Students Vote in Favor of Divestment from Fossil Fuels
Issue   |   Wed, 04/06/2016 - 01:14

Students voted in a college-wide poll on whether or not to divest the college’s endowment holdings from the fossil fuel industry on Sunday, April 3. Out of the 627 respondents, which comprise more than a third of the student body, 73 percent voted in favor of divestment.

The poll was conducted by the Association of Amherst Students on behalf of Divest Amherst, a student-run advocacy group that calls for the college’s board of trustees to divest the college’s endowment from the fossil fuel industry. The survey comes after Divest Amherst organized several days of tabling, a photo campaign and other methods of reaching the student body.
According to Kelly Missett ’19, a member of Divest Amherst who was heavily involved in tabling and outreach efforts, the results of the poll are intended to bolster Divest Amherst’s position in appealing to the board of trustees.

“We haven’t surveyed the student body about divestment since 2013,” Missett said in an email interview. “Although that poll generated extremely supportive results, with 88 percent of voters supporting divestment, many of those students have since graduated. We wanted to see what the current student body thinks.”

“The board is so invested in fossil fuels … it has no real reason to change, [if] there’s 15 students asking for change,” Raymond Surya ’19, another student involved in Divest Amherst, said. “[This poll] is showing that the whole student body supports [change].”

Missett also said that in recent years, Divest Amherst has increased its scope from targeting coal to seeking divestment from the entire fossil fuel industry.

Divest Amherst will also use the results of the poll in petitioning the town of Amherst to support their position, Surya said. In May, when the elected Town Meeting members will vote on petitions submitted to the town government, Divest Amherst intends to give a presentation about its campaign in an effort to have the members vote to show support for Divest Amherst. The Amherst Town Meeting is currently the legislative body of the Town of Amherst.

“That’s something that, to our knowledge, no divestment campaign has done,” Surya said.

The poll regarding divesting from coal was administered in April 2013. In February 2015, the board of trustees released its “Statement on Sustainability and Investment Policy,” which states that the college has no direct investment in coal but does not intend to divest from fossil fuels. The statement expressed support for efforts toward a carbon-neutral footprint.

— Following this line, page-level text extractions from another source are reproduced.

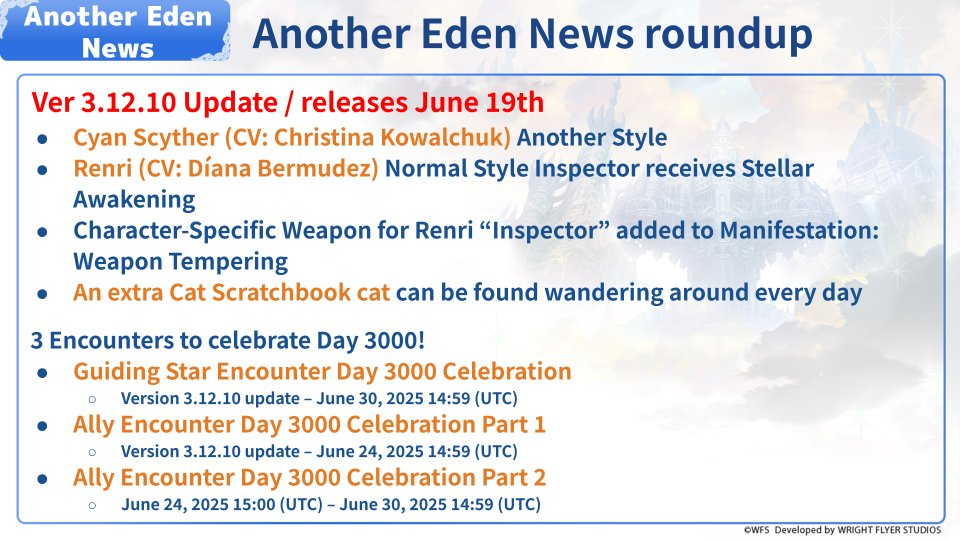 Another Eden News

Another Eden News roundup

Ver 3.12.10 Update / releases June 19th

- Cyan Scyther (CV: Christina Kowalchuk) Another Style
- Renri (CV: Díana Bermudez) Normal Style Inspector receives Stellar Awakening
- Character-Specific Weapon for Renri “Inspector” added to Manifestation: Weapon Tempering
- An extra Cat Scratchbook cat can be found wandering around every day

3 Encounters to celebrate Day 3000!

- Guiding Star Encounter Day 3000 Celebration
  - Version 3.12.10 update – June 30, 2025 14:59 (UTC)
- Ally Encounter Day 3000 Celebration Part 1
  - Version 3.12.10 update – June 24, 2025 14:59 (UTC)
- Ally Encounter Day 3000 Celebration Part 2
  - June 24, 2025 15:00 (UTC) – June 30, 2025 14:59 (UTC)

©WFS Developed by WRIGHT FLYER STUDIOS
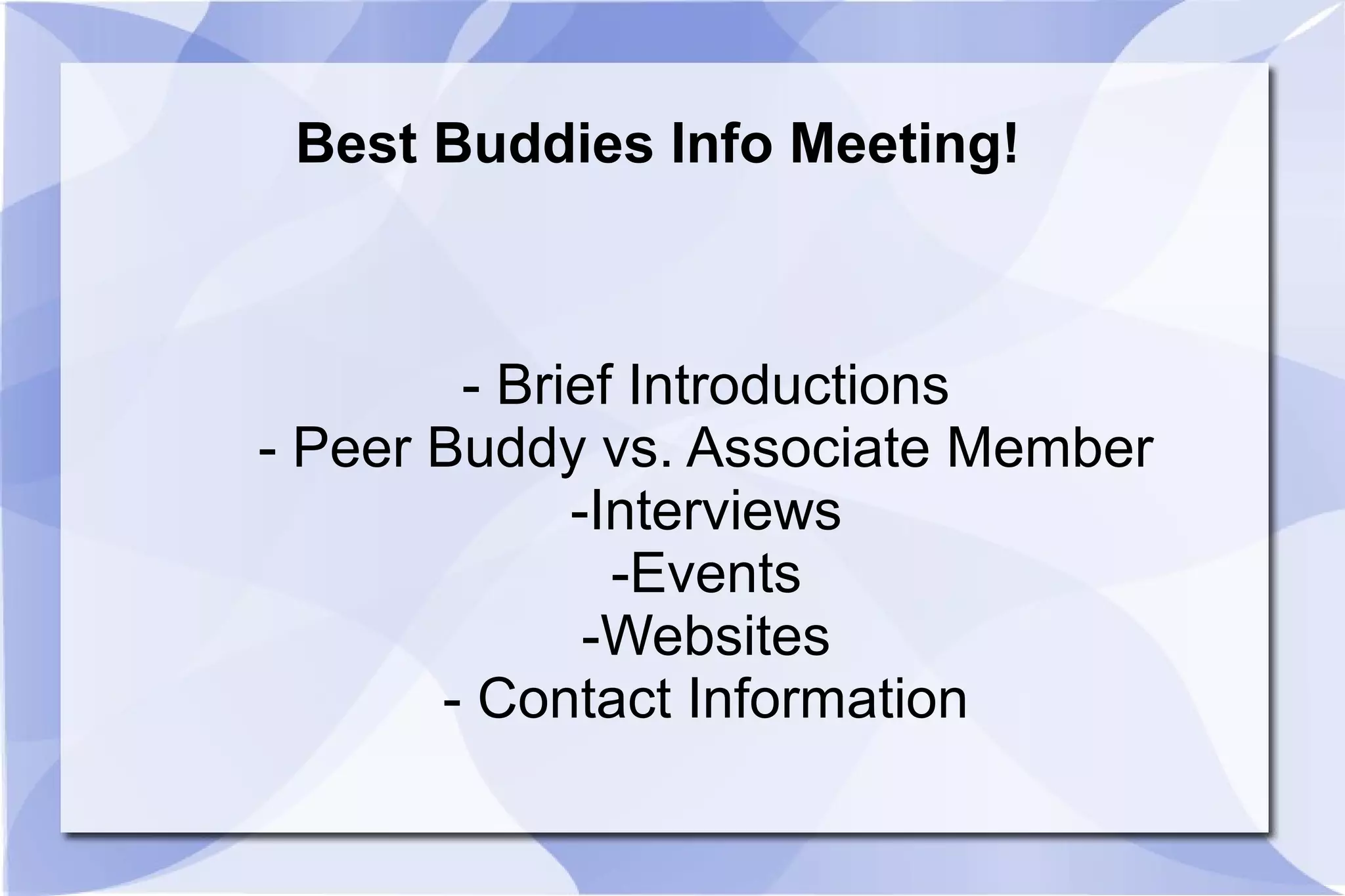 Best Buddies Info Meeting!

- Brief Introductions
- Peer Buddy vs. Associate Member
-Interviews
-Events
-Websites
- Contact Information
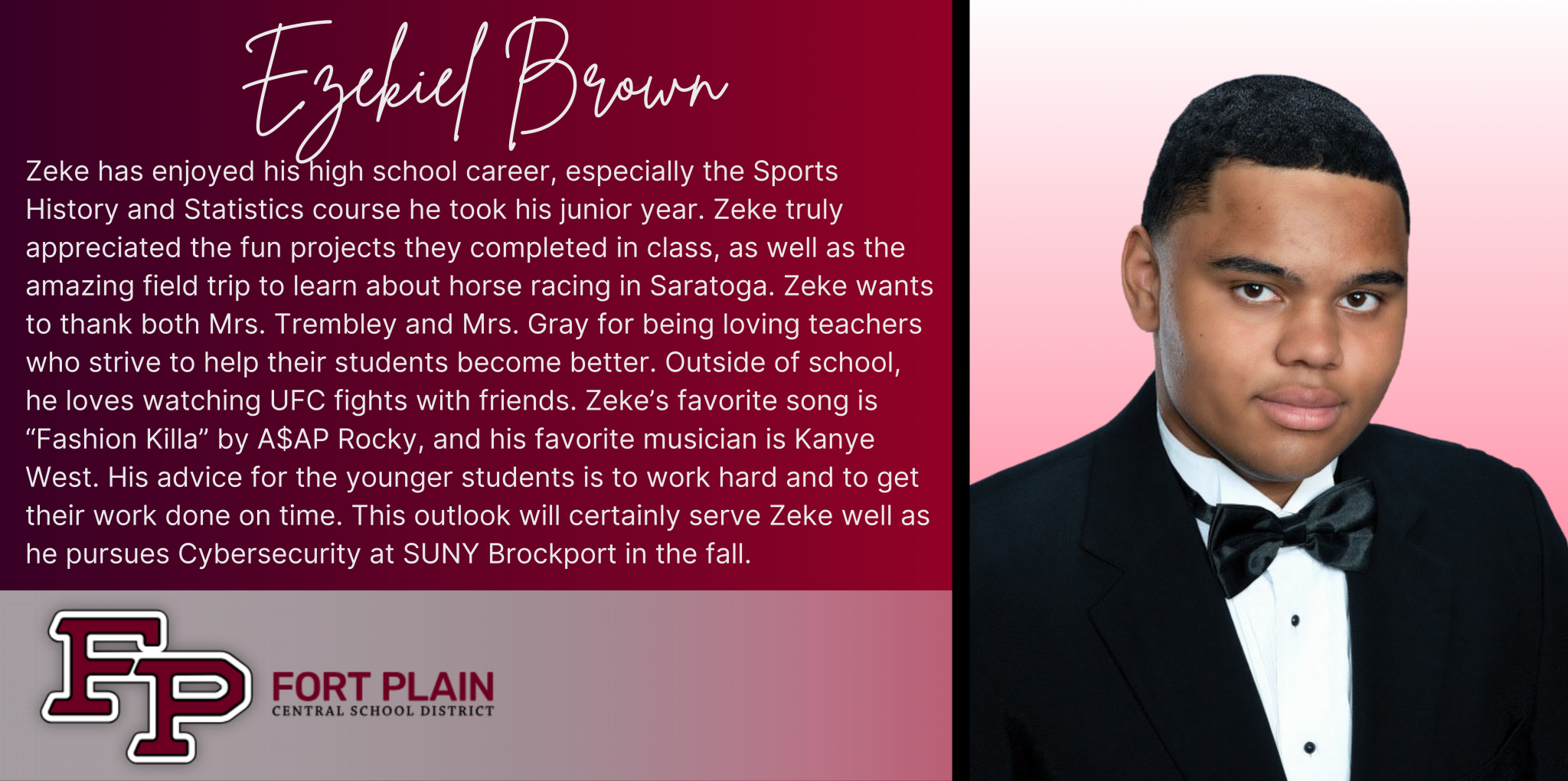 Ezekiel Brown

Zeke has enjoyed his high school career, especially the Sports History and Statistics course he took his junior year. Zeke truly appreciated the fun projects they completed in class, as well as the amazing field trip to learn about horse racing in Saratoga. Zeke wants to thank both Mrs. Trembley and Mrs. Gray for being loving teachers who strive to help their students become better. Outside of school, he loves watching UFC fights with friends. Zeke's favorite song is "Fashion Killa" by A$AP Rocky, and his favorite musician is Kanye West. His advice for the younger students is to work hard and to get their work done on time. This outlook will certainly serve Zeke well as he pursues Cybersecurity at SUNY Brockport in the fall.

FP

FORT PLAIN
CENTRAL SCHOOL DISTRICT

The student body poll is the latest in a series of actions that Divest Amherst has taken to further its cause. In October of last year, Divest Amherst held a rally to urge the board of trustees to divest from fossil fuels following a talk by environmentalist and author Naomi Klein. Later that month, the group held an event, “Homecoming Teach-In,” which aimed to provide more information and education on divestment to the student body.

According to Surya, the divestment movement was a part of the Green Amherst Project, a student-run environmentalist group, until Divest Amherst split off at the end of last year.

“Putting recycling bins in dorms, putting signs next to elevators, that’s great, but we think that in order to make a real impact, we also have to make a political statement,” Surya said. “I think the difference between Divest Amherst and other green organizations like GAP [Green Amherst Project] is that we’re agitational — we’re not necessarily working through the system, but working around the system, to change the system that Amherst has in investing money.”

According to Ben Walker ’16, one of the Divest Amherst leaders, the movement is currently focused on getting the board of trustees to commit to environmentalism through its actions, to “put its money where its mouth is.”

Missett said that members of Divest Amherst hope that the poll results will urge the board of trustees to review its stance on divestment from fossil fuels.

“Although this poll itself will not enable the College to divest, we hope that it will convince the board of trustees that divestment [is] supported enough on campus that they should reconsider their position,” Missett said.